▶ **Texto extraído**
Totalitarismo democrático
25-06-2021 - 21:54

Uma democracia, mesmo à escala europeia, que não respeita a liberdade de consciência não respeita, no fundo, liberdade nenhuma.

Para o Parlamento Europeu, o aborto deve ser elevado à categoria dos direitos humanos. E a consciência dos profissionais de saúde é um obstáculo que os Estados-membros devem remover.

Com a aprovação, por maioria, do chamado "Relatório Matic", o Parlamento Europeu acaba de dar o seu aval à ideologia do género, procurando impô-la a todos os cidadãos de todos os Estados membros da União.

Trata-se de um relatório lamentável que mistura factos diferentes, embrulhados em preconceitos e carimbados com uma generosa dose de propaganda.

O objetivo é subordinar toda a União Europeia à ideologia do género, imposta como doutrina de Estado. O aborto é visto e tratado como um direito humano. E em todo o documento nunca se fala do direito à vida, esse sim, um direito humano fundamental.

O ataque do relatório Matic à liberdade de consciência é também arrepiante. A consciência – último reduto de qualquer pessoa, seja ou não profissional de saúde – é tratada pelo Parlamento Europeu, como um alvo a abater. Para os eurodeputados, é insuportável que haja médicos que se recusem a suprimir vidas. E devem, por isso, ser metidos na ordem.

Entre a nova ideologia do Estado (a tal, do género) e a liberdade de consciência de alguém (médico, por exemplo), o Parlamento Europeu pretende impor a primeira e arrasar a segunda.

Fica-se com a sensação – e a certeza – de que só importa a consciência daqueles que pensam como os estimados eurodeputados. A consciência dos que se lhe opõem é-lhes indiferente. Basta-lhes ter a maioria para ativarem o rolo compressor sobre o outro lado que mesmo send minoritário importa respeitar… ou não?

Para além de fazerem aceção de consciências (a deles que é boa e a dos outros que é má), os senhores eurodeputados parecem estar preocupados só com algumas minorias – aquelas que se presume pensarem como eles. As outras que tiverem a ousadia de invocar a objeção de consciência em práticas que entendem ofender a ética médica, essas não são para respeitar.

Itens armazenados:

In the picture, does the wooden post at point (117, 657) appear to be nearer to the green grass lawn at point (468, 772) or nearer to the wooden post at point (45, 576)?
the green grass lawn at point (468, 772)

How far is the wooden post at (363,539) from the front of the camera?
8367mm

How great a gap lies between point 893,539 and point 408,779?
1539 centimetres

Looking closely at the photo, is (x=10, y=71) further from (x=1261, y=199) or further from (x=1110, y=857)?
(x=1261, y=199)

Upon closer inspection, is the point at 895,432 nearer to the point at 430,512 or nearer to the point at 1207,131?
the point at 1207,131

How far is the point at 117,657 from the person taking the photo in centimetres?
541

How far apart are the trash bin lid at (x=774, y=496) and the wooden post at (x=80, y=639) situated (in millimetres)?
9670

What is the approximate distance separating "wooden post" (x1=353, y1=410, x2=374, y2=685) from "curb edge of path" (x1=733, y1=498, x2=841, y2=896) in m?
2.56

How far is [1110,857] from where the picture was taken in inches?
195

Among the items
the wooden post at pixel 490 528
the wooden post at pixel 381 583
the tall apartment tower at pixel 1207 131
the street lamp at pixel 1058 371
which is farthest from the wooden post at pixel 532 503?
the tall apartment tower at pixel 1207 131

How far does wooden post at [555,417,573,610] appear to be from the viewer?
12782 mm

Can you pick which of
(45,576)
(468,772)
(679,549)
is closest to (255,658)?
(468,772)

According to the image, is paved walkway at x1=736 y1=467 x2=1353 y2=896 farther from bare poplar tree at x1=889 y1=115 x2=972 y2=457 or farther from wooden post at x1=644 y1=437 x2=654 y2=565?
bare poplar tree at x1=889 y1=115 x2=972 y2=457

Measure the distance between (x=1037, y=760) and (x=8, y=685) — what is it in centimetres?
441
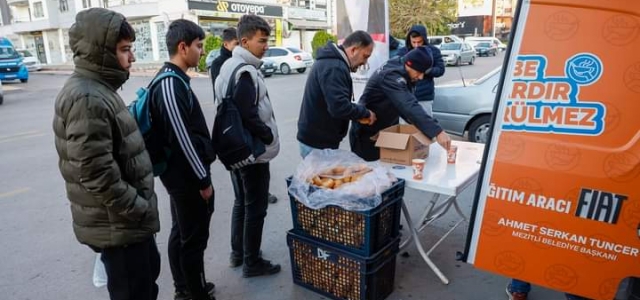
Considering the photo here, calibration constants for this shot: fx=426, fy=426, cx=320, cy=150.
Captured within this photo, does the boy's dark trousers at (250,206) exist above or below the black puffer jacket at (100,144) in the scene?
below

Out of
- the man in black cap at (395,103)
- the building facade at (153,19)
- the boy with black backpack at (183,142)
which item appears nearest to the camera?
the boy with black backpack at (183,142)

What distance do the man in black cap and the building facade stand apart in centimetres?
2402

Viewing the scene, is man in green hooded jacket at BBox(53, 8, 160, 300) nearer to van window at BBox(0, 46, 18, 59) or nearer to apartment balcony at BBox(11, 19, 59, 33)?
van window at BBox(0, 46, 18, 59)

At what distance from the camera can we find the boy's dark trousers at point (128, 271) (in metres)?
1.92

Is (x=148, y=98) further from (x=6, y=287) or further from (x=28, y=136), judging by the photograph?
(x=28, y=136)

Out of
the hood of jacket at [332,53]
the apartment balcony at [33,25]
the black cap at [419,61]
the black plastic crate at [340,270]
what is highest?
the apartment balcony at [33,25]

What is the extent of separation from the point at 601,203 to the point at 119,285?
2.17 meters

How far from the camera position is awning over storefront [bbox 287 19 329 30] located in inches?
1325

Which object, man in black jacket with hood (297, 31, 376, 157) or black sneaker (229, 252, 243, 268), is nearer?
man in black jacket with hood (297, 31, 376, 157)

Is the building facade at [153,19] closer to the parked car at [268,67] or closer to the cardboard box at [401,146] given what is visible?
the parked car at [268,67]

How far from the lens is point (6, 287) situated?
10.3 feet

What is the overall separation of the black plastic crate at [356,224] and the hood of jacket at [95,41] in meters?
1.38

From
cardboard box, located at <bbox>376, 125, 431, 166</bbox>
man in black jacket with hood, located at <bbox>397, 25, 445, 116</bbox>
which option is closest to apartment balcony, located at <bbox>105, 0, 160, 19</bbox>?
man in black jacket with hood, located at <bbox>397, 25, 445, 116</bbox>

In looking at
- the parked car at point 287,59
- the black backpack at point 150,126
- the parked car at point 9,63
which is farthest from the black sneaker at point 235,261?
the parked car at point 9,63
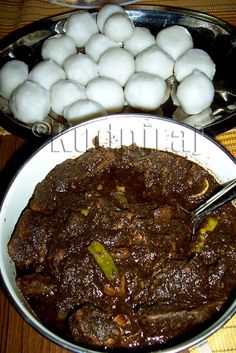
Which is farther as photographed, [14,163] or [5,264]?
[14,163]

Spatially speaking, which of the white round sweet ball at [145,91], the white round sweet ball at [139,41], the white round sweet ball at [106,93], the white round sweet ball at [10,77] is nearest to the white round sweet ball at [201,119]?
the white round sweet ball at [145,91]

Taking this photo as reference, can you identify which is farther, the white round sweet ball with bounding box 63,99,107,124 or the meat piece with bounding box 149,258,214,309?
the white round sweet ball with bounding box 63,99,107,124

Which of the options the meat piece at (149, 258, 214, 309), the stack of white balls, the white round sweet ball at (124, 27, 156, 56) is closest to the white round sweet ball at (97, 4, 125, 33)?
the stack of white balls

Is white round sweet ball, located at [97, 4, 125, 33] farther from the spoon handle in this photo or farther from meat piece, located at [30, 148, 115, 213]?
the spoon handle

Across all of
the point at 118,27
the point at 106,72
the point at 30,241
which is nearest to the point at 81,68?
the point at 106,72

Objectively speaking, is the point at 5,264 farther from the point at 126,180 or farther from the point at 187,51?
the point at 187,51

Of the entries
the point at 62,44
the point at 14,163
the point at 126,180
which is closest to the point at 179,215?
the point at 126,180
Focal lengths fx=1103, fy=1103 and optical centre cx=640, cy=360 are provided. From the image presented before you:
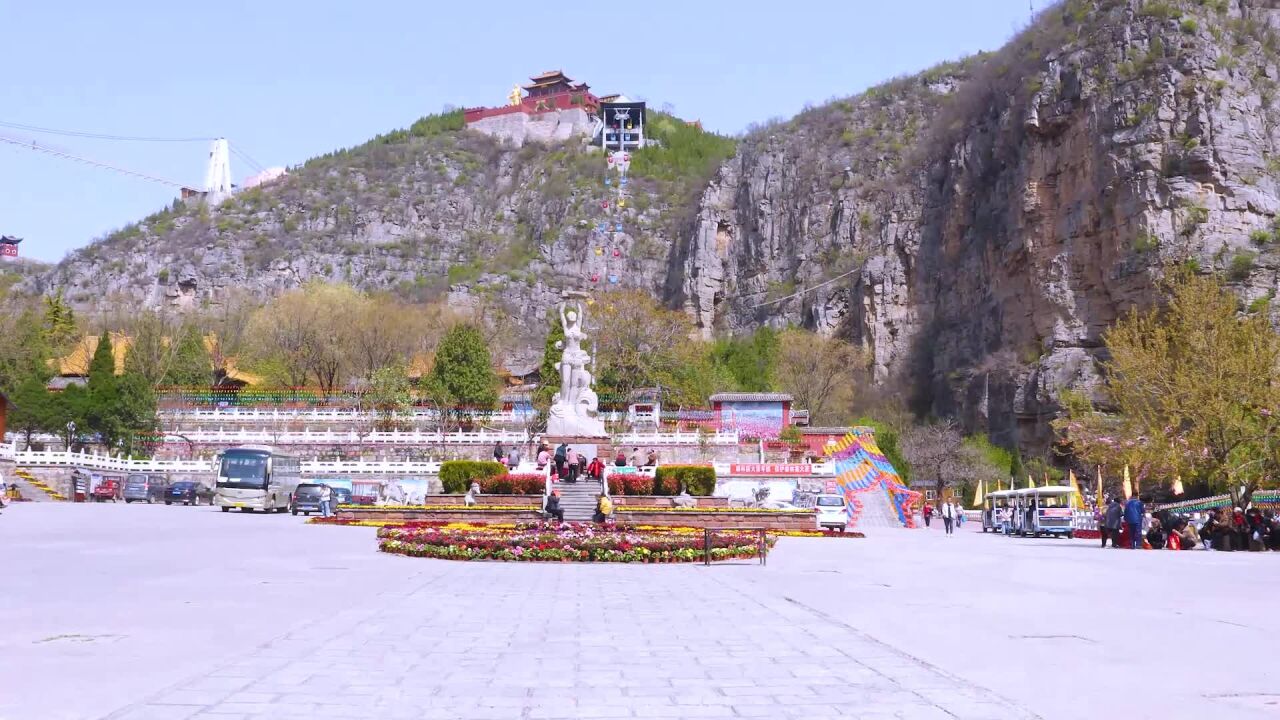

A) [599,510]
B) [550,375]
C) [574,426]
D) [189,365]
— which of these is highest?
[189,365]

▶ **Exercícios**
1. Enumere as três características que o texto sobre o Relatório Matic atribui ao relatório na frase em que o classifica como "lamentável".
2. Responda às perguntas seguintes com base no texto sobre o Relatório Matic.
(a) Segundo o texto, o que deve ser elevado à categoria dos direitos humanos para o Parlamento Europeu?
(b) De que direito nunca se fala em todo o documento?
(c) Que exemplo dá o texto de alguém cuja liberdade de consciência o Parlamento Europeu pretende arrasar?
Responda apenas com base no texto.

▶ **Respostas dos exercícios**
1.
- Mistura factos diferentes.
- Esses factos vêm embrulhados em preconceitos.
- Vêm carimbados com uma generosa dose de propaganda.

2.
(a) O aborto.
(b) Do direito à vida.
(c) Um médico.